This was the comic I mentioned at the start of the year here.
I’m starting work on Part 4 of the comic next week. I think the chapters are going online monthly, but I might have that wrong.
This is partly in response to the debate over the gender diversity in the new Star Wars films after this photo landed. It’s also a response to the way people reacted to this critique of a icky male gazey comic cover. It’s also a response to the sort of online abuse women like Laurie Penny or Lena Dunham receive that other male journalists or showrunners in their position don’t.
I enjoyed playing with the “cut out and keep” conceit a lot.
I haven’t seen Aronofsky’s Noah. I hear it’s pretty bizarre so it was fun to imagine a more mundane deleted scene.
I like the suggestion in this that Farage is a centuries old, biblical immortal keeping opportunistic bigotry alive.
There’s mixed opinions about the effectiveness of sanctions. I know the latter stages, like the third, are pretty hard on the economic stability of the country it targets. But it always comes across like grounding a teenager: a temporary measure that can be ignored or worked around if one is resourceful.
I think my editor and I were sold on this idea when I wrote the line “I sanction your face!”.
A couple of illustrations I produced for Butch & Sundance Media last week. The images are for a short movie/training programme for aspiring teenage journalists. I was asked to illustrate a couple of scenes about bullying.
69. Isolationist England
This was for the Easter special so it had to be filed a few days ahead of schedule as these double issues go to print early. The comic had to be non time-sensitive. Not least because this issue stays on the shelves for two weeks instead of one.
I liked the idea of doing a twisted propaganda poster for holidaying in England. With a vintage, idyllic 1940s/50s setting that had darker things going on. It felt right to do it for an issue that might be read on planes/trains/automobiles while people visit family or go on holiday. I think I could have been more experimental with the illustration style and made it look even more like a classic 50s illustration but I’ll bear that in mind for next time.
I tried my best to evoke a John Carpenter vibe to this one. I watched lots of old 1970’s horror trailers (beyond the obvious The Fog which this is riffing on) to make sure this struck the right tone. Was fun to revisit Edgar Wright’s Grindhouse trailer Don’t. Such a perfect pastiche of those sort of trailers. I had written a slightly more righteous and serious piece about air pollution in the UK for this, but my editor correctly steered me in a lighter direction. New Statesman editors: Saving me from myself since 2012.

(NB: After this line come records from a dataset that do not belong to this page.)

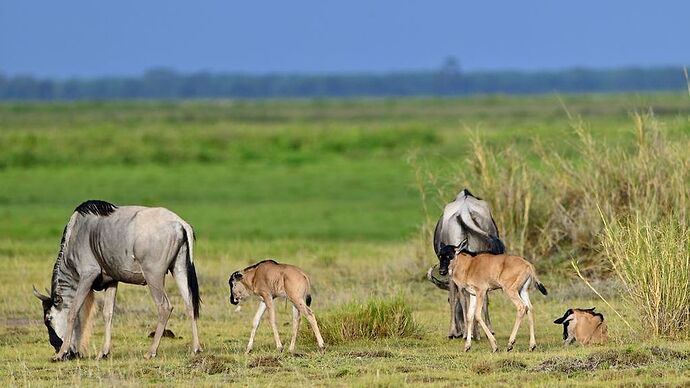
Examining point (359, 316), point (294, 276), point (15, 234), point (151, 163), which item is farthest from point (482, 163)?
point (151, 163)

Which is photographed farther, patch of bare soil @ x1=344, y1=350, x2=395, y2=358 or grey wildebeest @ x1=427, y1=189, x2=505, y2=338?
grey wildebeest @ x1=427, y1=189, x2=505, y2=338

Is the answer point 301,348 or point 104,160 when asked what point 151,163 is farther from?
point 301,348

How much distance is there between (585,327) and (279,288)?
273cm

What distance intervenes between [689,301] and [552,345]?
129cm

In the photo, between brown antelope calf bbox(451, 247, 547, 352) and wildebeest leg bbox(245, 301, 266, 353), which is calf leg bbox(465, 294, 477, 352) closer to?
brown antelope calf bbox(451, 247, 547, 352)

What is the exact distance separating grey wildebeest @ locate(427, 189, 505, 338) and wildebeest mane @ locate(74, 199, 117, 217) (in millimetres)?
3152

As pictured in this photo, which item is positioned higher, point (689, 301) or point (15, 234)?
point (689, 301)

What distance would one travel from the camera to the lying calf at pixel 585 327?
39.7 feet

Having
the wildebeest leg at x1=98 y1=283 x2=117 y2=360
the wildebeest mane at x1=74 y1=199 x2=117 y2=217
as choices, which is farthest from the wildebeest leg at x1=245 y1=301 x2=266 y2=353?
the wildebeest mane at x1=74 y1=199 x2=117 y2=217

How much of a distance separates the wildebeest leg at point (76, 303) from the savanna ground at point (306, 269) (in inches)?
8.9

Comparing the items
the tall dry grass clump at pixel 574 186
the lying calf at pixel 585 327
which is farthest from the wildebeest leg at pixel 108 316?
the tall dry grass clump at pixel 574 186

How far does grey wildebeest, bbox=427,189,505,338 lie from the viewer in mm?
13141

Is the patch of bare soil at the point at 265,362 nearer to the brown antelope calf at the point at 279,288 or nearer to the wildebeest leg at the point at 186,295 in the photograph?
the brown antelope calf at the point at 279,288

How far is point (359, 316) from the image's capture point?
13094 millimetres
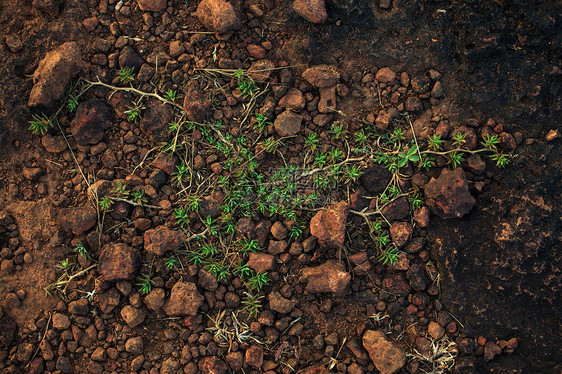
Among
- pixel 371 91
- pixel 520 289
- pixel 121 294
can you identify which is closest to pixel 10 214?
pixel 121 294

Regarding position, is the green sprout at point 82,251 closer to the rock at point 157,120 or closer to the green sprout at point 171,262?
the green sprout at point 171,262

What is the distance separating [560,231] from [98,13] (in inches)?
127

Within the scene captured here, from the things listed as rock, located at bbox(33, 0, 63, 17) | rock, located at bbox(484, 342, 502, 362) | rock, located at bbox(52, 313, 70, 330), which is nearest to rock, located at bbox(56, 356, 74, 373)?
rock, located at bbox(52, 313, 70, 330)

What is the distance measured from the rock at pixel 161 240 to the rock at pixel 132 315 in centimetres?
37

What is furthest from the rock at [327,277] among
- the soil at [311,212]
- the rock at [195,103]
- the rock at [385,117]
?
the rock at [195,103]

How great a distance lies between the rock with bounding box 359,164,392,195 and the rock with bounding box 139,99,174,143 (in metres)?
1.32

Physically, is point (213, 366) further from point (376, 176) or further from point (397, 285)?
point (376, 176)

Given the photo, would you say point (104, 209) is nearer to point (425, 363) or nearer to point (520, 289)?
point (425, 363)

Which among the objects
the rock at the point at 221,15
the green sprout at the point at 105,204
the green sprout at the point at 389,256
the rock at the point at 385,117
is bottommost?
the green sprout at the point at 389,256

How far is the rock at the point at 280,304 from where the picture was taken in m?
2.52

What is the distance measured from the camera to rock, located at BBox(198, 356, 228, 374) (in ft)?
8.18

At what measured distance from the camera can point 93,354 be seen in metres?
2.54

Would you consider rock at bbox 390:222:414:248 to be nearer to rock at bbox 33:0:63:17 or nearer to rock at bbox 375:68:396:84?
rock at bbox 375:68:396:84

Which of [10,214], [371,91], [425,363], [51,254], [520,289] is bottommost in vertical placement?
[425,363]
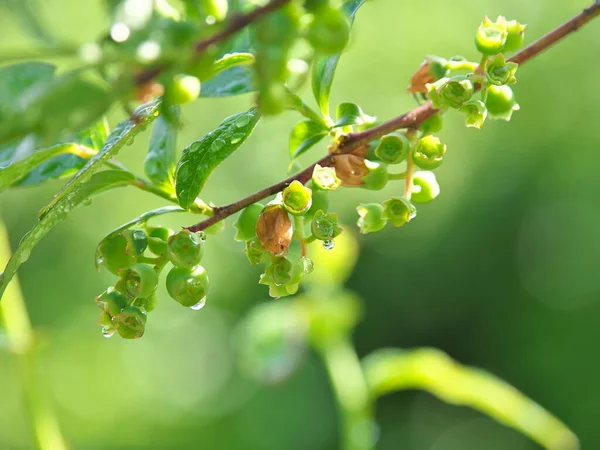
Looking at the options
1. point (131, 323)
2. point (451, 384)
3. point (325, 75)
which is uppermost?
point (325, 75)

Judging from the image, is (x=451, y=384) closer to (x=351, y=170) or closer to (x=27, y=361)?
(x=27, y=361)

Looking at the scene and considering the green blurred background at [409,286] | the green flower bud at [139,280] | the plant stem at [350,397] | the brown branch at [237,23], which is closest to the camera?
the brown branch at [237,23]

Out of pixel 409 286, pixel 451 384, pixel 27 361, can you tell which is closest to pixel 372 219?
pixel 27 361

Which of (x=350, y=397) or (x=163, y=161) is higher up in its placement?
(x=163, y=161)

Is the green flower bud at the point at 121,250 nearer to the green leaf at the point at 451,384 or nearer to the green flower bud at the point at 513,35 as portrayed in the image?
the green flower bud at the point at 513,35

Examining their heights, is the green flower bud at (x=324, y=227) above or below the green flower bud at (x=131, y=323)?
above

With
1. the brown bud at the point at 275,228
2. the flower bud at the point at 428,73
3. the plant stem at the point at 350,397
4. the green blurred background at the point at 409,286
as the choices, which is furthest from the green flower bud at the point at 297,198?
the green blurred background at the point at 409,286

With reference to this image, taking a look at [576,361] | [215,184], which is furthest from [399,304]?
[215,184]

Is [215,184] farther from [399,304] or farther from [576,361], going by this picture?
[576,361]
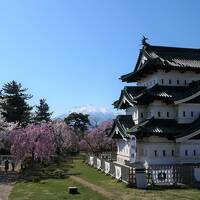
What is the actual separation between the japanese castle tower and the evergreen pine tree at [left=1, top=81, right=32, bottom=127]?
39862 mm

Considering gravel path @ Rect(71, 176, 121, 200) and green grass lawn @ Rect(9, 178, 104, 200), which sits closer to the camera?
gravel path @ Rect(71, 176, 121, 200)

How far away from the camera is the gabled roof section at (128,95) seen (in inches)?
1694

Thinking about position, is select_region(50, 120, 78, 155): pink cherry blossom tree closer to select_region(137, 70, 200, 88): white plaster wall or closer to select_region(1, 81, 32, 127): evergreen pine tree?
select_region(1, 81, 32, 127): evergreen pine tree

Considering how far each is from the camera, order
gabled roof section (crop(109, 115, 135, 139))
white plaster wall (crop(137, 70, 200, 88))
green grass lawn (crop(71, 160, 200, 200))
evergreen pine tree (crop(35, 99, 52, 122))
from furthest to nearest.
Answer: evergreen pine tree (crop(35, 99, 52, 122)) < gabled roof section (crop(109, 115, 135, 139)) < white plaster wall (crop(137, 70, 200, 88)) < green grass lawn (crop(71, 160, 200, 200))

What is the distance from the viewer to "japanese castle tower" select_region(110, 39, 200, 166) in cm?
3797

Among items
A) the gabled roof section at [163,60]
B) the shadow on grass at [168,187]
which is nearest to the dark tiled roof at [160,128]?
the gabled roof section at [163,60]

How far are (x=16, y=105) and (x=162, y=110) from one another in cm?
4915

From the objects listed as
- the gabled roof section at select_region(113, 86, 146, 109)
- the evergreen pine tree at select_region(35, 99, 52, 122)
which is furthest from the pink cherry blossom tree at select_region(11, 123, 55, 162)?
the evergreen pine tree at select_region(35, 99, 52, 122)

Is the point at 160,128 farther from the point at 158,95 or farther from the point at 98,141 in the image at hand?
the point at 98,141

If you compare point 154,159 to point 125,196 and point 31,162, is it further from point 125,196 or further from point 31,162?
point 31,162

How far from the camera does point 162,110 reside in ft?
134

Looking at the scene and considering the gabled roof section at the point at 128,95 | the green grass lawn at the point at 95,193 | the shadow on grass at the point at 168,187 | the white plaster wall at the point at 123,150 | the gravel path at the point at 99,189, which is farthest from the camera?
the white plaster wall at the point at 123,150

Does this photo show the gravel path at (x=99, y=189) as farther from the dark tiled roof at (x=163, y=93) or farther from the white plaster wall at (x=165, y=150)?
the dark tiled roof at (x=163, y=93)

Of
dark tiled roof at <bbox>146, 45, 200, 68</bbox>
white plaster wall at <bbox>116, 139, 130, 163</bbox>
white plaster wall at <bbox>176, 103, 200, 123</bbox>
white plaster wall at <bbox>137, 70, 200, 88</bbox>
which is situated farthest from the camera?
white plaster wall at <bbox>116, 139, 130, 163</bbox>
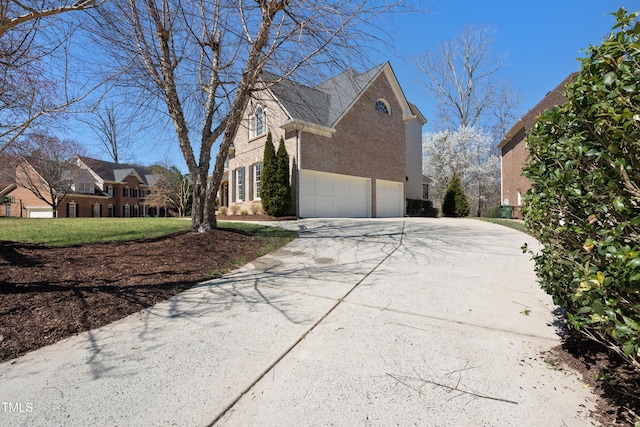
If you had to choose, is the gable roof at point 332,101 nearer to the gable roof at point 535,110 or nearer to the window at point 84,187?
the gable roof at point 535,110

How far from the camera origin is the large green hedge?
1420 millimetres

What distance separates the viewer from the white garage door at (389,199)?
1794cm

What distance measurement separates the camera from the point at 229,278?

The idea of UK politics based toys tickles me. I find the coverage of the Clegg vs. Farage debates so overwhelmingly OTT that it feels like we’re meant to expect a real, genuine showdown of great import. A boxing match for the ages. Interviews with the two politicians before and after the debates come across like WWF trash-talking VT footage without the fun. We’re told to expect serious issues discussed with serious words and serious intent. Instead, we get the usual, bland, soundbitey distractions.
The faux-balance we’re often presented with on the news can be really irksome. Just give me an actual, well-informed expert with facts – I don’t need a counter-point from someone with an opinion. I use Twitter. The need for the BBC to present an impartial, unbiased image can end up leaving a casual viewer less informed than they started out. I was reminded of my feelings about this when Owen Jones wrote this piece about the right-wing bias at the BBC.
A nice coincidence – I only realised after the fact that I was drawing a Lovecraftian tribute during Hellboy’s 20th anniversary. Seems fitting.
When the word “divisive” got trotted out as the Tactful Understatement of the Year when the media marked the passing of Thatcher, that word took a bit of a beating. It got used a lot last week too – when people were talking about Tony Benn. So much so that it started to lose it’s meaning. There’s often a “word/phrase of the week” (remember when we didn’t know what ‘quantitative easing’ meant?). So I started thinking about what happens to those forgotten, overused and/or misused expressions…
After I’d filed the comic, ‘Selfie’ ended up having a pretty huge media week with the No Make-Up cancer awareness campaign. Making those final panels a little more prescient than I expected.